━━━━━ RECORDS FOR THIS TASK ━━━━━

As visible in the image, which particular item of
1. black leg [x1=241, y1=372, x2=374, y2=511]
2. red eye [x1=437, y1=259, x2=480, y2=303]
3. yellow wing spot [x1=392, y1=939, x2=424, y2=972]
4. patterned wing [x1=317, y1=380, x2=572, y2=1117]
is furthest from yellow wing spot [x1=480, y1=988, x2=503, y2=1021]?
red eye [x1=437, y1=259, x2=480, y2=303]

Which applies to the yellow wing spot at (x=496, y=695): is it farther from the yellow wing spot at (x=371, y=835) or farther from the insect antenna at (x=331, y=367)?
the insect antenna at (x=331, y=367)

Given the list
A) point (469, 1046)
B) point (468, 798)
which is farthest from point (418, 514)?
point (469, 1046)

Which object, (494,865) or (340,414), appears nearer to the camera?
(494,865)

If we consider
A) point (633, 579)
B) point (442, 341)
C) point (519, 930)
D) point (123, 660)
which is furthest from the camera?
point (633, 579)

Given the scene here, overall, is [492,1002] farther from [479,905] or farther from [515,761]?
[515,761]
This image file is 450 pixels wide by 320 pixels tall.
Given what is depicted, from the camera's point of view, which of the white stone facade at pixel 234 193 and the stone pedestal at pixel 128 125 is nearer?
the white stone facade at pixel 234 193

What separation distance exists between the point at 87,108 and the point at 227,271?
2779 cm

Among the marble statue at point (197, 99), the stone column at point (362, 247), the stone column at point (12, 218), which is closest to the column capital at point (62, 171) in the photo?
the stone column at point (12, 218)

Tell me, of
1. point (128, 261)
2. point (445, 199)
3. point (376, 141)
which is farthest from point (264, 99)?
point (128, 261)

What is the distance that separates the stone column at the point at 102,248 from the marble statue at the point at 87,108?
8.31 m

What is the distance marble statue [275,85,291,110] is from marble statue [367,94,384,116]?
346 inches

━━━━━

**PROBLEM DESCRIPTION:** Reproduce the entire listing above word for word, leaving nothing out.

**FULL RESPONSE:**
As visible in the image, which particular item of
1. black leg [x1=241, y1=372, x2=374, y2=511]
2. red eye [x1=437, y1=259, x2=480, y2=303]
3. yellow wing spot [x1=392, y1=939, x2=424, y2=972]
4. patterned wing [x1=317, y1=380, x2=572, y2=1117]
is furthest from yellow wing spot [x1=480, y1=988, x2=503, y2=1021]?
red eye [x1=437, y1=259, x2=480, y2=303]

Which applies to the yellow wing spot at (x=496, y=695): is it farther from the yellow wing spot at (x=371, y=835) or farther from the insect antenna at (x=331, y=367)?
the insect antenna at (x=331, y=367)

Given the list
A) point (469, 1046)
B) point (468, 798)
which is farthest from point (418, 514)?
point (469, 1046)

Which object, (494,865) or (340,414), appears nearer to the camera?
(494,865)

If we consider
A) point (633, 579)
B) point (442, 341)
C) point (519, 930)
D) point (123, 660)
which is furthest from the camera?
point (633, 579)

Given the scene here, overall, is [492,1002] farther from [479,905] or farther from [515,761]?
[515,761]
This image file is 450 pixels wide by 320 pixels tall.
Given what is depicted, from the camera's point of view, which of the white stone facade at pixel 234 193 and the stone pedestal at pixel 128 125 is nearer?
the white stone facade at pixel 234 193

What separation distance exists between the point at 87,108 and the point at 227,271?
2779 cm

Among the marble statue at point (197, 99), the stone column at point (362, 247), the stone column at point (12, 218), which is closest to the column capital at point (62, 171) in the photo?
the stone column at point (12, 218)

Tell me, of
1. point (128, 261)
2. point (445, 199)
3. point (376, 141)
which is farthest from point (264, 99)?
point (128, 261)

What is the distance that separates the stone column at the point at 102,248 from the marble statue at the point at 87,108?
8.31 m

What is the distance marble statue [275,85,291,110] is from marble statue [367,94,384,116]?
346 inches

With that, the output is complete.